I mean, I guess I knew that fake food existed. I'd seen it places, and been vaguely discomfitted by it. I'd never really put much thought into it.

The faux waffles selling for 17.99 (or, they're led to believe they can ask for $17.99) had me going down the Road of Why. Why? Also, Who? Additionally, where?

I really want to sit in on a marketing meeting for these things. Do people involved commit ritualistic suicide afterward, or do they sit around and wax nostalgic about the Fake Food Boom Days of the 80s, Spencer's Gifts, and the Set Decorator for My Two Dads? And what about the people who make them? Actually physically fill the molds, or, better, design the molds and paint them? Man in a bar: "I paint fake clown cupcakes for a living."

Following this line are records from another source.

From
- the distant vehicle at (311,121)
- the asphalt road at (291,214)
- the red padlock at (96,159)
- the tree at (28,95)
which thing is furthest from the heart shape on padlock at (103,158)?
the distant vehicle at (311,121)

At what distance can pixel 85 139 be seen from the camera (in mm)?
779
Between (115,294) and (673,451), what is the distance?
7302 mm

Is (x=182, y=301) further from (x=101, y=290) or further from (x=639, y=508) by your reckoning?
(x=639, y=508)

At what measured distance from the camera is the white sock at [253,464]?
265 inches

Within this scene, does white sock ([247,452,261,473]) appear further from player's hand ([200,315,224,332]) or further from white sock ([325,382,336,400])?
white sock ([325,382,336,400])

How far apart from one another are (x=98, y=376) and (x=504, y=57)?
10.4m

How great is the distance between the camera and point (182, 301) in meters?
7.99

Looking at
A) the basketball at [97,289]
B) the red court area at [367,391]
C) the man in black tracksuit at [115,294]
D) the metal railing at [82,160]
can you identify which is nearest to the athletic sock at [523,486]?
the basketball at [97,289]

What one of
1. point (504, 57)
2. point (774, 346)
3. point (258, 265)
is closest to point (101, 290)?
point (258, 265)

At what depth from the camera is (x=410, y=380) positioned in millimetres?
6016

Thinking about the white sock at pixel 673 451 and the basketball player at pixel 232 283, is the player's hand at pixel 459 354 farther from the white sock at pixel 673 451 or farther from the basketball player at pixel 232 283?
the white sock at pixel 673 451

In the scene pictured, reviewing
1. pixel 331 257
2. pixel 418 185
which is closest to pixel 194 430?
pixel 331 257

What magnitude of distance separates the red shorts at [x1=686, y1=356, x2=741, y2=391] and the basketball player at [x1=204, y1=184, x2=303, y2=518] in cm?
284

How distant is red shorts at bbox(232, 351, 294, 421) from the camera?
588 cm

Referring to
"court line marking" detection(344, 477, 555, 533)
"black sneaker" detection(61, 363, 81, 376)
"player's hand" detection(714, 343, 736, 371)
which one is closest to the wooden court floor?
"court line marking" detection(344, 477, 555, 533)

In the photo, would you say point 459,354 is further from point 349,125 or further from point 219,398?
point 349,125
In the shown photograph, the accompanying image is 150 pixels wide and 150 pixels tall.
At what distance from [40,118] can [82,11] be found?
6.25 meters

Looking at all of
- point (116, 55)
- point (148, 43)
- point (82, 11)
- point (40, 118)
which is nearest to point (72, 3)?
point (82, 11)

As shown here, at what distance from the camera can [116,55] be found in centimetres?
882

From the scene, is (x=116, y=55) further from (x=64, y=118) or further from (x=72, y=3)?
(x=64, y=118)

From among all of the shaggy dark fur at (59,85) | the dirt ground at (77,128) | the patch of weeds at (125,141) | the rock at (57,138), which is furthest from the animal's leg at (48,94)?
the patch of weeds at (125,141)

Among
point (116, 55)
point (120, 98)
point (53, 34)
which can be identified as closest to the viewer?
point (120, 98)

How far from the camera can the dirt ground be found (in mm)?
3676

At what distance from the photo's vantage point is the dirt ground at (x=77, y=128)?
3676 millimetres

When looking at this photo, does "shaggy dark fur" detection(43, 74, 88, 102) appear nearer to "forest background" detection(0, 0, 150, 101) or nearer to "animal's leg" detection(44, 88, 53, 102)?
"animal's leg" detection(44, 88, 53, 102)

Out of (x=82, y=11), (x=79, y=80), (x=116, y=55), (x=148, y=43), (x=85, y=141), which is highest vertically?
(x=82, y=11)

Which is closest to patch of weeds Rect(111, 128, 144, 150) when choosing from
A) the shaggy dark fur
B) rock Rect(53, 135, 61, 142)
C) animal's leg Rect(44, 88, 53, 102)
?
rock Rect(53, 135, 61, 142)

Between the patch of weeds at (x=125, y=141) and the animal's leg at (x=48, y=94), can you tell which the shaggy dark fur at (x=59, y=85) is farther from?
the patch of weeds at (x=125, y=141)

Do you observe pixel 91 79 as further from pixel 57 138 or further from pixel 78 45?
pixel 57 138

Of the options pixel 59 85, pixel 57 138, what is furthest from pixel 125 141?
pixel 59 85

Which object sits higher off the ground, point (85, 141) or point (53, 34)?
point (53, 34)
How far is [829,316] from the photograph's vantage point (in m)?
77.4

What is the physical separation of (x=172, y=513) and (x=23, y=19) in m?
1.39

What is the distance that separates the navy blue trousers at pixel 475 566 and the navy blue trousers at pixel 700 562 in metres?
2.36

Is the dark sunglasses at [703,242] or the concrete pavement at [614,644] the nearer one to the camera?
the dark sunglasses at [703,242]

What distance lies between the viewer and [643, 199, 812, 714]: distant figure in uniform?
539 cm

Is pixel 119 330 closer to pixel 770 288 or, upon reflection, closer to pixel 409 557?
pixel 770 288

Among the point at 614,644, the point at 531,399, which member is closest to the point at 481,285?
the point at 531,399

(By the way, my favorite part of that listing is, "This clown cupcake would make a great gift for that special someone in your heart.")

It would, you know. Make a special gift. Because what do you want more (BE HONEST) than a fake cupcake with a clown perched merrily atop it? Thats right: Nothing.

I weep for the archaeologists of the future, and their sad fate of attempting to make sense of this.